• [What to work on] Where a line holds the word "falciparum", copy that line from the data below.

[Records from a dataset]
*** Block opens ***
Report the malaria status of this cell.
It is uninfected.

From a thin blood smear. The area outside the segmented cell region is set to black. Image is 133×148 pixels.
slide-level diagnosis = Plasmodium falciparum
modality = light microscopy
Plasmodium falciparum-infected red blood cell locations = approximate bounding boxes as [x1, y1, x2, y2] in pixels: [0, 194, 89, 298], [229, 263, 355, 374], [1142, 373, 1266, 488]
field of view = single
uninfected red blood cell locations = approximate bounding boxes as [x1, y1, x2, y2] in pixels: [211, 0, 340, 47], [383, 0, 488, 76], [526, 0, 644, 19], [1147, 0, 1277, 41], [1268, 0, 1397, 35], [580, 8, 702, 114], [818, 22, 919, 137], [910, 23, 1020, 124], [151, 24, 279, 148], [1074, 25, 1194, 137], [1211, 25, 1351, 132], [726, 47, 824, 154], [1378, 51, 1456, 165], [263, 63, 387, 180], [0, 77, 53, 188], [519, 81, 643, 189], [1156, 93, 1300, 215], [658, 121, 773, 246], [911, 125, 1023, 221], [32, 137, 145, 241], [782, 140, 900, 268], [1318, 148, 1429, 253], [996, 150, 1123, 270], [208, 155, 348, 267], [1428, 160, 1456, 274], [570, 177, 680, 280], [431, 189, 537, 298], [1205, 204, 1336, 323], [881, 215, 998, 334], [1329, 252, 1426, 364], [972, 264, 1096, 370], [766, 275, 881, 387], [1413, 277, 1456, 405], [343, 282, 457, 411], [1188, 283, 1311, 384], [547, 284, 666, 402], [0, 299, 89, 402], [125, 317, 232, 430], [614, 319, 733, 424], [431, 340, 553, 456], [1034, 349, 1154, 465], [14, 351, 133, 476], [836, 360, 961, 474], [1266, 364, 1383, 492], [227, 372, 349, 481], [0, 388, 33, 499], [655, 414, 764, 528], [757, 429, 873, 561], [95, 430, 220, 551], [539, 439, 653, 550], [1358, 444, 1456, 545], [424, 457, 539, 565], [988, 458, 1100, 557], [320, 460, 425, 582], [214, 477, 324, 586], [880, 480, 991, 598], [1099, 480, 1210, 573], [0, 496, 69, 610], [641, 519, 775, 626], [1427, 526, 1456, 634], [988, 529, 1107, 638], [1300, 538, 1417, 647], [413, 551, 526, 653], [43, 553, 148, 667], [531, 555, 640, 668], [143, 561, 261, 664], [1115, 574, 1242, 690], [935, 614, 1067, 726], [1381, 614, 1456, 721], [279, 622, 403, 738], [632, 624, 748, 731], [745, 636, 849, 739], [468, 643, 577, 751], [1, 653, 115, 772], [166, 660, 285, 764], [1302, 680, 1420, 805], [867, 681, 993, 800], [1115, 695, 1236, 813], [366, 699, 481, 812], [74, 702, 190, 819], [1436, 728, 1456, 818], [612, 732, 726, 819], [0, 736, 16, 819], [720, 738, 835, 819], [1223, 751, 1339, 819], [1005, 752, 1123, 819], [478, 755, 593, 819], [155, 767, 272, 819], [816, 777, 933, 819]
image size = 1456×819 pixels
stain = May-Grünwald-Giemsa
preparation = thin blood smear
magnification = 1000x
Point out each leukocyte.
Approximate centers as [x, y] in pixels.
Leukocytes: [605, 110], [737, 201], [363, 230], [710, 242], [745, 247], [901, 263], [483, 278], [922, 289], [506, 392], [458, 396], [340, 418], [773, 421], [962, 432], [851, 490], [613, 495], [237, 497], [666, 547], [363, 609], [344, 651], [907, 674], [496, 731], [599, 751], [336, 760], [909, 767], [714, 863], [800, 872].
*** Block closes ***
• [Written solution]
slide-level diagnosis = Plasmodium falciparum
Plasmodium falciparum-infected red blood cell locations = approximate bounding boxes as [x1, y1, x2, y2] in pixels: [0, 194, 89, 298], [229, 263, 355, 374], [1142, 373, 1266, 488]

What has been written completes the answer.